The invention discloses a locus specific co-dominant ASM (allele specific marker) directly related to identification of Brassica rapa L.ssp pekinensis eIF (iso) 4E.a wild type and mutant. The marker related to wild type locus detection is named as ASM-iso4E.a, has fragment size of 1636bp, and is shown as a SEQ ID No.1. The corresponding mutation locus detection related marker is named as ASM-iso4e.a, has fragment size of 640bp, and is shown as a SEQ ID No.2. In the invention, by making use of a homology based cloning technology, a mutant of the eIF (iso) 4E.a locus is discovered, and the molecular marker for identifying the locus is developed. The marker can be utilized for accurate selection of the genotype of backcrossing transformation progenies. Meanwhile, the marker also can be used for screening Brassica rapa L.ssp pekinensis germplasm resources so as to seek mutant materials with more abundant genetic backgrounds.
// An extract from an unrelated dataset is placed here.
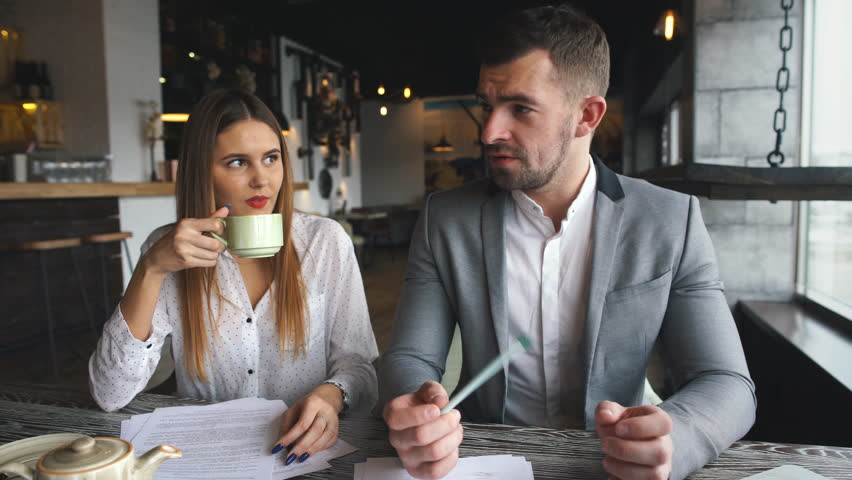 young business man and woman sitting in cafe and discussing contract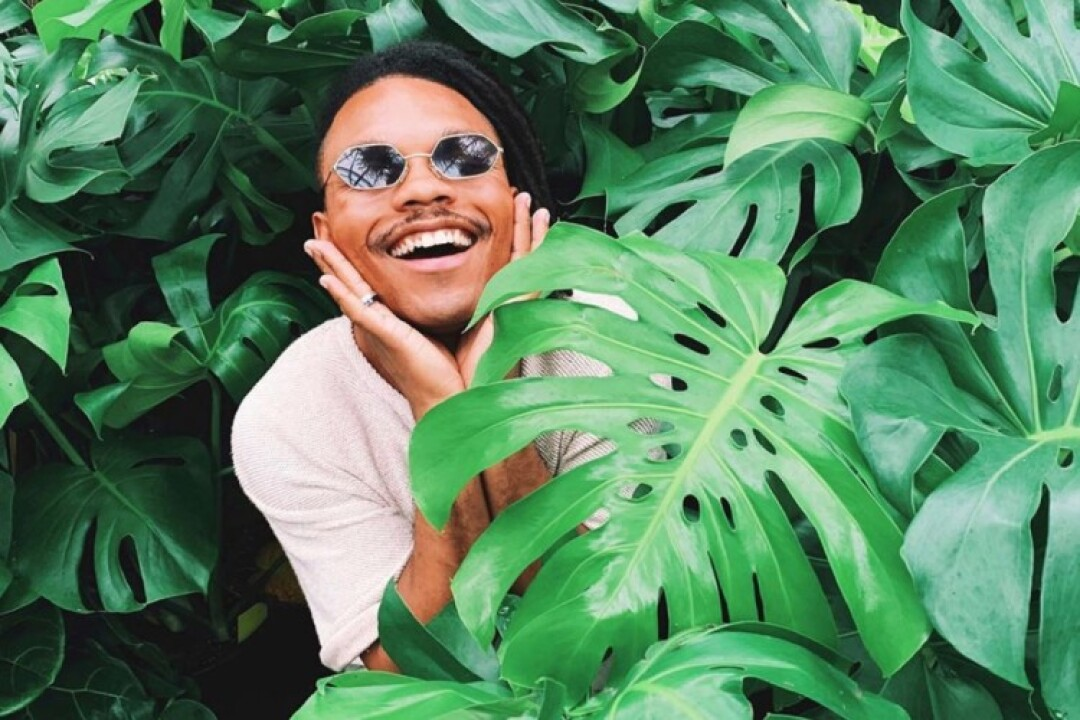 A smiling person wearing sunglasses and surrounded by monstera plant leaves.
The invention discloses a plant-anthocyanin synthesis control gene and application thereof. The sequence of the disclosed gene is shown in the SEQ ID No.1. A 3,772-bp klenow-fragment insertion mutation of the gene exists in first intron of white heading brassica rapa, and the gDNA sequence of the mutation is shown in the SEQ ID No.5. According to the mutation in the intron in the gDNA nucleotide sequence of the gene, three specificity PCR primers of the Marker 1, the Marker 2 and the Marker 8 are designed, wherein the Marker 1 and the Marker 2 are co-dominant markers, and the Marker 8 is a maternal marker. The DNA of the target brassica rapa is subjected to PCR amplification and identified through agarose gel electrophoresis, drinamyl hybrid strains and homozygous strains in segregation population can be rapidly identified through the Marker 1 and the Marker 2, and the drinamyl hybrid strains and the homozygous strains in the segregation population can also be distinguished through theMarker 8 in cooperation with the heading characteristics.
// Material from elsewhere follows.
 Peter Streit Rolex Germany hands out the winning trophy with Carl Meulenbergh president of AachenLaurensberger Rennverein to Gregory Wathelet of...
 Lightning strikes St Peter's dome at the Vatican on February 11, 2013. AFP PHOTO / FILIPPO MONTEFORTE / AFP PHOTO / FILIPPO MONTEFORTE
The invention discloses a primer pair, a castanopsis hystrix SSR4 (Simple Sequence Repeat 4) marker and a preparation method and application thereof. According to the preparation method, the total DNA (Deoxyribonucleic Acid) of castanopsis hystrix is subjected to PCR (Polymerase Chain Reaction) amplification by using the specific primer pair HZ4, thereby obtaining the SSR4 marker. The method is simple and feasible and is simple and convenient in operation; shown by tests which are carried out in members of two natural castanopsis hystrix populations and among the members, the obtained SSR has relatively high polymorphism. The castanopsis hystrix SSR4 marker is a co-dominant marker; compared with other molecular markers, the SSR marker is good in repeatability and high in reliability, can be applied to the genetic diversity evaluation of castanopsis hystrix, the genetic map construction of castanopsis hystrix, the research on the spatial distribution pattern of the genetic variation of castanopsis hystrix population and the origination and evolution of castanopsis hystrix and the standardization of target genes, and can also be applied to the molecular marker assisted breeding and QTL (Quantitative Trait Locus) research of castanopsis hystrix.